Similarly, I *think* I've traded with a bunch of traders who turned up. I ordered my dwarves to move goods to the trading post. My trader dwarf refused to come no matter what I told him - he was too happy engraving stuff - so I got some other random dwarf to do it. I went to a trading screen with the traders. I negotiated a price and the trader seemed happy. Then off he went. Can I find the goods that I think I bought off him? Can I arse. Does that mean I pressed the wrong key at some point and it all went wrong? Or just that they're hidden somewhere?
Or take object manipulation. I read a comment somewhere saying that it's a bad idea to put bones and shells in the normal refuse pit, because these might be useful. Great. How do I do anything about it, then? Using Q over the refuse pit I find what seem to be options to determine what objects get put there. But playing with these doesn't seem to make any difference. Another problem: a dwarf went mad and muttered about how he wanted leather. Right - I don't have any leather. But I have a dromedary walking about, and a butcher. So I ordered that the dromedary be slaughtered. It happened (eventually). Right, I thought, I see that the Butcher Shop has an option for "butcher dead animal", so I'll hit that, since that dromedary has been slaughtered and now needs to be cut up. The butcher cancelled the order since there were no dead animals to cut up. What happened to my dromedary? Can't it be butchered at all? I repeated the process with an ox. Eventually I realised that when an animal is slaughtered, it is butchered at the same time, and I don't need to order it to be butchered as well. So I had a skin to turn into some leather. Of course my tanner was cancelling his order on the grounds that no skins were available. Why not? I still don't know. Did the dwarves take those skins off to the refuse pile? When that happens, does it mean that other dwarves can't take them back again? Who knows?

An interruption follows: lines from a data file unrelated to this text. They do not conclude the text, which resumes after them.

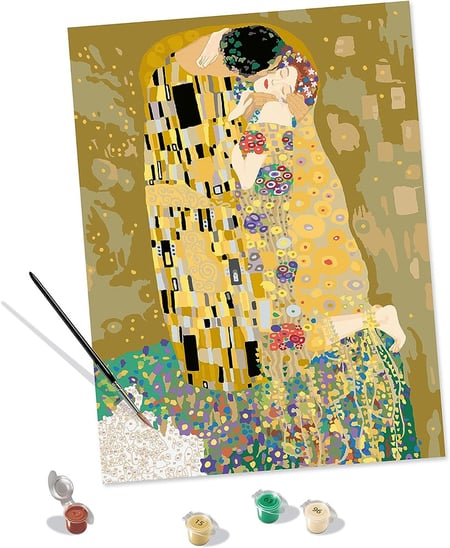 CreArt - 30x40 cm - Klimt - Virgin, Peinture - Numéro d'art, Loisirs  créatifs, Produits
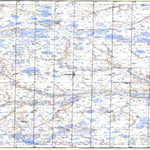 Avenza Systems Inc. Soviet Genshtab map - q43-043/044 - Russia digital map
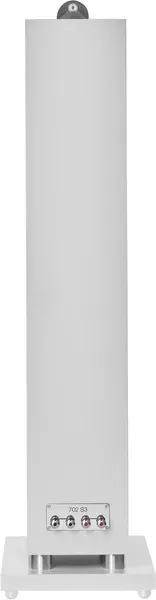 Enceinte colonne Bowers & Wilkins 702 S3 Satin White (Unité)
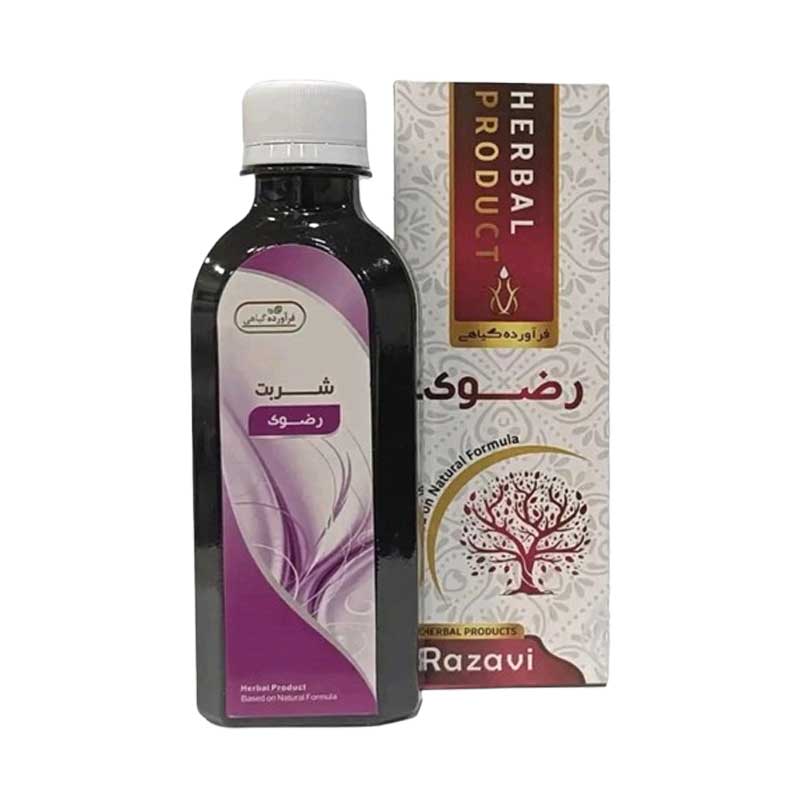 شربت رضوی دکتر خیراندیش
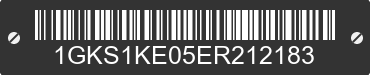 2014 GMC Yukon 1GKS1KE05ER212183 VIN decoded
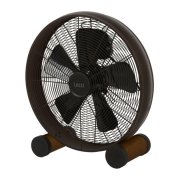 Breeze floor fan, oil-rubbed bronze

A similar problem: some goblin thieves sprang my cage traps. Huzzah! Now what do I do with them? I've found information in the Wiki about taking their stuff off them. It seems incredibly complicated and also doesn't seem to work, at least so far. In fact I'm baffled by this. I've now got three goblin thieves sitting in wooden cages at the entrance to my fortress, slowly starving to death. They may or may not be naked - I'm not sure. No wonder the U page lists them as hostile. I hope this doesn't put off the next trade caravan.
So that's my summary of the sort of difficulties that I've faced so far. This is a game that I very much want to like, and so far I do like it, but I don't feel like it's being made easy for me. I'm starting to feel like I need alcohol to get through this working day. As I say, it's a combination of eccentric and inconsistent controls with great difficulty in finding information or understanding the information that is presented. Either one of these problems by itself might be surmountable, but taken together, I think they are devastating to most new players - more so than the more obvious graphics issue, which I've suggested is quite easily solvable for most purposes. I think this is going to be a fantastic game. Indeed I think it is already a fantastic game, but so much of the game is currently hidden away! Bring it out into the open and allow people to interact with it intuitively and easily, and we'll be able to appreciate how great it is.